> _Data_

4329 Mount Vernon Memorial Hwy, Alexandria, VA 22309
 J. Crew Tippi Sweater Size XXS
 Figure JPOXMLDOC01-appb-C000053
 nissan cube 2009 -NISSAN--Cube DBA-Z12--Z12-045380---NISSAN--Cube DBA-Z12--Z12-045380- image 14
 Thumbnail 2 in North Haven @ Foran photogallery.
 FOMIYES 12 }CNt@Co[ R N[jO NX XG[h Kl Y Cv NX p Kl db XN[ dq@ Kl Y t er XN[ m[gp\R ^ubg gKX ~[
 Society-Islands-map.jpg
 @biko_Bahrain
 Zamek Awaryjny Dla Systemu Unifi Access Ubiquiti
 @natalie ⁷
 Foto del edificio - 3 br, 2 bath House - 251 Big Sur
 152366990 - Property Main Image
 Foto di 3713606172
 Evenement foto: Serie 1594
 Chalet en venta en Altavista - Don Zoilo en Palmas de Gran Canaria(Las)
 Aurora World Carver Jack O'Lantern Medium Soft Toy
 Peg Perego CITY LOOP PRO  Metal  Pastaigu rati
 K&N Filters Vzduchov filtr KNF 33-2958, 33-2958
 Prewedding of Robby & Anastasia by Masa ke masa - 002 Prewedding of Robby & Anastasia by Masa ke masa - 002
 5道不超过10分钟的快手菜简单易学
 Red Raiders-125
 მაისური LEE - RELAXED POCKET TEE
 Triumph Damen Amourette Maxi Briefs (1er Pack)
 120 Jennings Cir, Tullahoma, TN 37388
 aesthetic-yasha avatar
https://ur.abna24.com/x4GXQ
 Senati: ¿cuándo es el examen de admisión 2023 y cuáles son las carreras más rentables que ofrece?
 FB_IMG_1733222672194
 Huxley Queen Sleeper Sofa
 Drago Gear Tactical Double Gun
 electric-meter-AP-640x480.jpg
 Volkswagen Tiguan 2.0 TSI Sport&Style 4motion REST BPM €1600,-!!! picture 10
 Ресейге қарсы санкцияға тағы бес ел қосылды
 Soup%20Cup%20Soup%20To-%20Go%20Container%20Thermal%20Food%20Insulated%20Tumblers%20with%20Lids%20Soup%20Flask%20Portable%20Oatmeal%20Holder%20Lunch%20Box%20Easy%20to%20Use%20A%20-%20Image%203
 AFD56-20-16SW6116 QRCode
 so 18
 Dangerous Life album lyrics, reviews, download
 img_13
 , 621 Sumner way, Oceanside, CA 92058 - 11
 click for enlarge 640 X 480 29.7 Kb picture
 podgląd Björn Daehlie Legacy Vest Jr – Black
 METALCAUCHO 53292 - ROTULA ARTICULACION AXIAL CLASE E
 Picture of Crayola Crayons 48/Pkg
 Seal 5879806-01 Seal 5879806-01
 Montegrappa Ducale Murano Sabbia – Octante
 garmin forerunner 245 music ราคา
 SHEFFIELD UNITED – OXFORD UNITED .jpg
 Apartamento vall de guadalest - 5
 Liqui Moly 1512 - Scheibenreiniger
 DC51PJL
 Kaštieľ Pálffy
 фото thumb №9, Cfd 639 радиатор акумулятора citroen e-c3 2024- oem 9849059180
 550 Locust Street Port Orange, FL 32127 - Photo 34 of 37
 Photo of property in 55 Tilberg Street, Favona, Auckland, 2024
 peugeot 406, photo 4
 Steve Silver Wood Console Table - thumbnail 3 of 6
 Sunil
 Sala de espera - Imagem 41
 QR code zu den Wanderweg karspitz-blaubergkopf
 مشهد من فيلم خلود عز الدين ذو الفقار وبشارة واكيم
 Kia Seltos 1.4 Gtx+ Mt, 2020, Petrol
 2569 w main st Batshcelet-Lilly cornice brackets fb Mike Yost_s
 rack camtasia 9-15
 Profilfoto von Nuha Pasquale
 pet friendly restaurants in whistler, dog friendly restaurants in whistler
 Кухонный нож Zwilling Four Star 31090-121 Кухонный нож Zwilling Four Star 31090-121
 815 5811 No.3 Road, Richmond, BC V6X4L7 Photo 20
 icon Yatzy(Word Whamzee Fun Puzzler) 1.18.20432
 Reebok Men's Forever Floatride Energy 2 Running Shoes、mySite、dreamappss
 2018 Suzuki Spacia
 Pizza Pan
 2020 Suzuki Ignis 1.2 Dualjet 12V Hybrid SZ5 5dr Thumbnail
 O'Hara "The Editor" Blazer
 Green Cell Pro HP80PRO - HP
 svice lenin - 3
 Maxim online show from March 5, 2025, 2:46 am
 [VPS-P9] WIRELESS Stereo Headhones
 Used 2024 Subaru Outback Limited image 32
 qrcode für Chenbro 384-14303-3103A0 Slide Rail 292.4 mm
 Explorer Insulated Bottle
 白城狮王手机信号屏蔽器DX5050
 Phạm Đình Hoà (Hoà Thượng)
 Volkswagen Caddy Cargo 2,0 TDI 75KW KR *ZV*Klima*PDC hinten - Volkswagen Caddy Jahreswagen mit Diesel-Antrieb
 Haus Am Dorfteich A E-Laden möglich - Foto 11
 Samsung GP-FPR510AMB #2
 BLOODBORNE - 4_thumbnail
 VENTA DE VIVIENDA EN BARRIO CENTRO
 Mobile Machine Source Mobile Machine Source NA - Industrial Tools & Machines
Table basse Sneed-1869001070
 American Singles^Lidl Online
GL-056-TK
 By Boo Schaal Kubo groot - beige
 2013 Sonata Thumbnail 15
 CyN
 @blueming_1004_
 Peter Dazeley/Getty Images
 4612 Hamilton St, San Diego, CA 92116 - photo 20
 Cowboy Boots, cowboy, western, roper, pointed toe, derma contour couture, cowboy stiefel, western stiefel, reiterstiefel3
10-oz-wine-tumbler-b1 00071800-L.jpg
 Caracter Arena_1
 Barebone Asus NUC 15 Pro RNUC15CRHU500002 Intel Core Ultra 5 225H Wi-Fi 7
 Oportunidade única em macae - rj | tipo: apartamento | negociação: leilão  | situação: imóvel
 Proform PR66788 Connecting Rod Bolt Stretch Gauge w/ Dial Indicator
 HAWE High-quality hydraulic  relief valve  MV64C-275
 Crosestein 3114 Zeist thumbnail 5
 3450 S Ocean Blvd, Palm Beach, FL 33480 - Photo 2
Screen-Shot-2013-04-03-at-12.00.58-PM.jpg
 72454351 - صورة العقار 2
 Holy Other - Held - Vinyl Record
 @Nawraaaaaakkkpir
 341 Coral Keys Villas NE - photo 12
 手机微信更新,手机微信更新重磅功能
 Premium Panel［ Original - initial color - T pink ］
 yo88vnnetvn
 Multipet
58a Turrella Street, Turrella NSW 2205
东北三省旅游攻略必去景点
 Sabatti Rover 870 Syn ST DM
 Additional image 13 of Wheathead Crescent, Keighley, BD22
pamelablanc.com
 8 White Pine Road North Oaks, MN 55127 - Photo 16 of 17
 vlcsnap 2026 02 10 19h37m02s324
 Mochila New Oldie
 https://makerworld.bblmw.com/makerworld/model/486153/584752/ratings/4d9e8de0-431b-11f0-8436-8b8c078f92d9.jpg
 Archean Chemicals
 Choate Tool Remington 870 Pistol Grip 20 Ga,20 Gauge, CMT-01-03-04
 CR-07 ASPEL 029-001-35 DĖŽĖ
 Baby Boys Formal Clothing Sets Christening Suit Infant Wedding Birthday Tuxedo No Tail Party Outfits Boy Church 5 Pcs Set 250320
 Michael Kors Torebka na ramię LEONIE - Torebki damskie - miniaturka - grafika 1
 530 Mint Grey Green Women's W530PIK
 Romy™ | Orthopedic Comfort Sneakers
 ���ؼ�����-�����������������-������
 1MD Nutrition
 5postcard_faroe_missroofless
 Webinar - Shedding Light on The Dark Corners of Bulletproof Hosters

> _Problem to solve_
Output the complete set of records word for word.

> _Output for this exercise_
4329 Mount Vernon Memorial Hwy, Alexandria, VA 22309
 J. Crew Tippi Sweater Size XXS
 Figure JPOXMLDOC01-appb-C000053
 nissan cube 2009 -NISSAN--Cube DBA-Z12--Z12-045380---NISSAN--Cube DBA-Z12--Z12-045380- image 14
 Thumbnail 2 in North Haven @ Foran photogallery.
 FOMIYES 12 }CNt@Co[ R N[jO NX XG[h Kl Y Cv NX p Kl db XN[ dq@ Kl Y t er XN[ m[gp\R ^ubg gKX ~[
 Society-Islands-map.jpg
 @biko_Bahrain
 Zamek Awaryjny Dla Systemu Unifi Access Ubiquiti
 @natalie ⁷
 Foto del edificio - 3 br, 2 bath House - 251 Big Sur
 152366990 - Property Main Image
 Foto di 3713606172
 Evenement foto: Serie 1594
 Chalet en venta en Altavista - Don Zoilo en Palmas de Gran Canaria(Las)
 Aurora World Carver Jack O'Lantern Medium Soft Toy
 Peg Perego CITY LOOP PRO  Metal  Pastaigu rati
 K&N Filters Vzduchov filtr KNF 33-2958, 33-2958
 Prewedding of Robby & Anastasia by Masa ke masa - 002 Prewedding of Robby & Anastasia by Masa ke masa - 002
 5道不超过10分钟的快手菜简单易学
 Red Raiders-125
 მაისური LEE - RELAXED POCKET TEE
 Triumph Damen Amourette Maxi Briefs (1er Pack)
 120 Jennings Cir, Tullahoma, TN 37388
 aesthetic-yasha avatar
https://ur.abna24.com/x4GXQ
 Senati: ¿cuándo es el examen de admisión 2023 y cuáles son las carreras más rentables que ofrece?
 FB_IMG_1733222672194
 Huxley Queen Sleeper Sofa
 Drago Gear Tactical Double Gun
 electric-meter-AP-640x480.jpg
 Volkswagen Tiguan 2.0 TSI Sport&Style 4motion REST BPM €1600,-!!! picture 10
 Ресейге қарсы санкцияға тағы бес ел қосылды
 Soup%20Cup%20Soup%20To-%20Go%20Container%20Thermal%20Food%20Insulated%20Tumblers%20with%20Lids%20Soup%20Flask%20Portable%20Oatmeal%20Holder%20Lunch%20Box%20Easy%20to%20Use%20A%20-%20Image%203
 AFD56-20-16SW6116 QRCode
 so 18
 Dangerous Life album lyrics, reviews, download
 img_13
 , 621 Sumner way, Oceanside, CA 92058 - 11
 click for enlarge 640 X 480 29.7 Kb picture
 podgląd Björn Daehlie Legacy Vest Jr – Black
 METALCAUCHO 53292 - ROTULA ARTICULACION AXIAL CLASE E
 Picture of Crayola Crayons 48/Pkg
 Seal 5879806-01 Seal 5879806-01
 Montegrappa Ducale Murano Sabbia – Octante
 garmin forerunner 245 music ราคา
 SHEFFIELD UNITED – OXFORD UNITED .jpg
 Apartamento vall de guadalest - 5
 Liqui Moly 1512 - Scheibenreiniger
 DC51PJL
 Kaštieľ Pálffy
 фото thumb №9, Cfd 639 радиатор акумулятора citroen e-c3 2024- oem 9849059180
 550 Locust Street Port Orange, FL 32127 - Photo 34 of 37
 Photo of property in 55 Tilberg Street, Favona, Auckland, 2024
 peugeot 406, photo 4
 Steve Silver Wood Console Table - thumbnail 3 of 6
 Sunil
 Sala de espera - Imagem 41
 QR code zu den Wanderweg karspitz-blaubergkopf
 مشهد من فيلم خلود عز الدين ذو الفقار وبشارة واكيم
 Kia Seltos 1.4 Gtx+ Mt, 2020, Petrol
 2569 w main st Batshcelet-Lilly cornice brackets fb Mike Yost_s
 rack camtasia 9-15
 Profilfoto von Nuha Pasquale
 pet friendly restaurants in whistler, dog friendly restaurants in whistler
 Кухонный нож Zwilling Four Star 31090-121 Кухонный нож Zwilling Four Star 31090-121
 815 5811 No.3 Road, Richmond, BC V6X4L7 Photo 20
 icon Yatzy(Word Whamzee Fun Puzzler) 1.18.20432
 Reebok Men's Forever Floatride Energy 2 Running Shoes、mySite、dreamappss
 2018 Suzuki Spacia
 Pizza Pan
 2020 Suzuki Ignis 1.2 Dualjet 12V Hybrid SZ5 5dr Thumbnail
 O'Hara "The Editor" Blazer
 Green Cell Pro HP80PRO - HP
 svice lenin - 3
 Maxim online show from March 5, 2025, 2:46 am
 [VPS-P9] WIRELESS Stereo Headhones
 Used 2024 Subaru Outback Limited image 32
 qrcode für Chenbro 384-14303-3103A0 Slide Rail 292.4 mm
 Explorer Insulated Bottle
 白城狮王手机信号屏蔽器DX5050
 Phạm Đình Hoà (Hoà Thượng)
 Volkswagen Caddy Cargo 2,0 TDI 75KW KR *ZV*Klima*PDC hinten - Volkswagen Caddy Jahreswagen mit Diesel-Antrieb
 Haus Am Dorfteich A E-Laden möglich - Foto 11
 Samsung GP-FPR510AMB #2
 BLOODBORNE - 4_thumbnail
 VENTA DE VIVIENDA EN BARRIO CENTRO
 Mobile Machine Source Mobile Machine Source NA - Industrial Tools & Machines
Table basse Sneed-1869001070
 American Singles^Lidl Online
GL-056-TK
 By Boo Schaal Kubo groot - beige
 2013 Sonata Thumbnail 15
 CyN
 @blueming_1004_
 Peter Dazeley/Getty Images
 4612 Hamilton St, San Diego, CA 92116 - photo 20
 Cowboy Boots, cowboy, western, roper, pointed toe, derma contour couture, cowboy stiefel, western stiefel, reiterstiefel3
10-oz-wine-tumbler-b1 00071800-L.jpg
 Caracter Arena_1
 Barebone Asus NUC 15 Pro RNUC15CRHU500002 Intel Core Ultra 5 225H Wi-Fi 7
 Oportunidade única em macae - rj | tipo: apartamento | negociação: leilão  | situação: imóvel
 Proform PR66788 Connecting Rod Bolt Stretch Gauge w/ Dial Indicator
 HAWE High-quality hydraulic  relief valve  MV64C-275
 Crosestein 3114 Zeist thumbnail 5
 3450 S Ocean Blvd, Palm Beach, FL 33480 - Photo 2
Screen-Shot-2013-04-03-at-12.00.58-PM.jpg
 72454351 - صورة العقار 2
 Holy Other - Held - Vinyl Record
 @Nawraaaaaakkkpir
 341 Coral Keys Villas NE - photo 12
 手机微信更新,手机微信更新重磅功能
 Premium Panel［ Original - initial color - T pink ］
 yo88vnnetvn
 Multipet
58a Turrella Street, Turrella NSW 2205
东北三省旅游攻略必去景点
 Sabatti Rover 870 Syn ST DM
 Additional image 13 of Wheathead Crescent, Keighley, BD22
pamelablanc.com
 8 White Pine Road North Oaks, MN 55127 - Photo 16 of 17
 vlcsnap 2026 02 10 19h37m02s324
 Mochila New Oldie
 https://makerworld.bblmw.com/makerworld/model/486153/584752/ratings/4d9e8de0-431b-11f0-8436-8b8c078f92d9.jpg
 Archean Chemicals
 Choate Tool Remington 870 Pistol Grip 20 Ga,20 Gauge, CMT-01-03-04
 CR-07 ASPEL 029-001-35 DĖŽĖ
 Baby Boys Formal Clothing Sets Christening Suit Infant Wedding Birthday Tuxedo No Tail Party Outfits Boy Church 5 Pcs Set 250320
 Michael Kors Torebka na ramię LEONIE - Torebki damskie - miniaturka - grafika 1
 530 Mint Grey Green Women's W530PIK
 Romy™ | Orthopedic Comfort Sneakers
 ���ؼ�����-�����������������-������
 1MD Nutrition
 5postcard_faroe_missroofless
 Webinar - Shedding Light on The Dark Corners of Bulletproof Hosters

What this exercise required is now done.